* [Document excerpt]:

Jennifer Pace is a retired ballerina and roller girl who has real-girl struggles to maintain her fitness and nutrition routine — even as she considers becoming a certified personal trainer. She has a B.S. in Genetics from the University of Kansas and currently works as a research scientist in developmental biology. Jen enjoys travel, food and drink, reading and cuddling her numerous pets. Today, for Love Yo’Self Week, she’s sharing her story about depression and finding herself and a healthier body image along the way. 

self-love

Finding Self-Love in a Hopeless Place by Jennifer Pace

Hopeless. Empty. Numb. How could I possibly love myself when that’s how I felt every day of my life? Living with depression is one of the most difficult things I’ve had to do in my life. Recognizing the problem and dealing with it may have been even harder. Those of us who have experienced symptoms of depression firsthand know that treatment is sometimes easier said than done.

First, you have to recognize that what you are experiencing is not the normal “down in the dumps/not feeling well/just a bad day” sort of emotion. Next, you have to admit to yourself that what you’re experiencing might be depression — and take a deep breath. How will I handle this? Should I see a therapist? Take medication? What about the stigma?

* [Work to be completed]: In the excerpt about self-love and depression, what degree does Jennifer Pace hold, and from which university?

* [Supplied records]:
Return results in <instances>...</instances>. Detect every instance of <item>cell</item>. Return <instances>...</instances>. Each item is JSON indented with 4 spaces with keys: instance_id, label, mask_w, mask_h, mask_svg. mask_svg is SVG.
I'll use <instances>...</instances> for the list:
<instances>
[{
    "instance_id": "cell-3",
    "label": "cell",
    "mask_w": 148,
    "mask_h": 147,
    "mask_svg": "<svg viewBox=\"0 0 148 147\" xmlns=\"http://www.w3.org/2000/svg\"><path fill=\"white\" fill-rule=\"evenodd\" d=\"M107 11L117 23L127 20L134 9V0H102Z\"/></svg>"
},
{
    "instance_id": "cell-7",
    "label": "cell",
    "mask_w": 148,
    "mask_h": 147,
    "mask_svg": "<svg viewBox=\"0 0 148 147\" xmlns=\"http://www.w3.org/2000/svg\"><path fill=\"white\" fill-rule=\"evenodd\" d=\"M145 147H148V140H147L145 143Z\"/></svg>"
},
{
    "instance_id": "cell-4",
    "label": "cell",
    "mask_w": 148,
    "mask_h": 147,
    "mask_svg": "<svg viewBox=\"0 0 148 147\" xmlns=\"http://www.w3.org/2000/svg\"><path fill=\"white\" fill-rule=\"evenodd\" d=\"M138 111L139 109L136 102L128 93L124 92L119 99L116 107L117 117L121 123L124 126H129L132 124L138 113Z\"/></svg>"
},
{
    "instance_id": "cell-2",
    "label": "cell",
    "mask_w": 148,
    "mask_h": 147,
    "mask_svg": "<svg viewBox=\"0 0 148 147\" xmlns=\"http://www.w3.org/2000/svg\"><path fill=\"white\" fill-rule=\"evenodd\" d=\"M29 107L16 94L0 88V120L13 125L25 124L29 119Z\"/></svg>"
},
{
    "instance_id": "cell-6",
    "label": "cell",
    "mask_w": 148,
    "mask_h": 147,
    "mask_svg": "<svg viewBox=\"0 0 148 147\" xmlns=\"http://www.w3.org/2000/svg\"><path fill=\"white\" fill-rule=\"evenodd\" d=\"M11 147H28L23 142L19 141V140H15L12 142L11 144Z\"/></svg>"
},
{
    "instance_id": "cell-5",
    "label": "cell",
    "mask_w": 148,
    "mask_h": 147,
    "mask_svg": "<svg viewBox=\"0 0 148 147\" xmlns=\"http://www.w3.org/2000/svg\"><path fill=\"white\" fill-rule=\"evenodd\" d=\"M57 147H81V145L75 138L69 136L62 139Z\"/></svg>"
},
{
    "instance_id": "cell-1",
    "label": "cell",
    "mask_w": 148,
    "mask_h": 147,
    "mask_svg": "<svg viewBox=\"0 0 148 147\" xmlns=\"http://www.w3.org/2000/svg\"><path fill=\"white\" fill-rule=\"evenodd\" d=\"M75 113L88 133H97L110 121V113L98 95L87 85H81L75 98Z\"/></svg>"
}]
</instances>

* [Solution for this problem]: A B.S. in Genetics from the University of Kansas.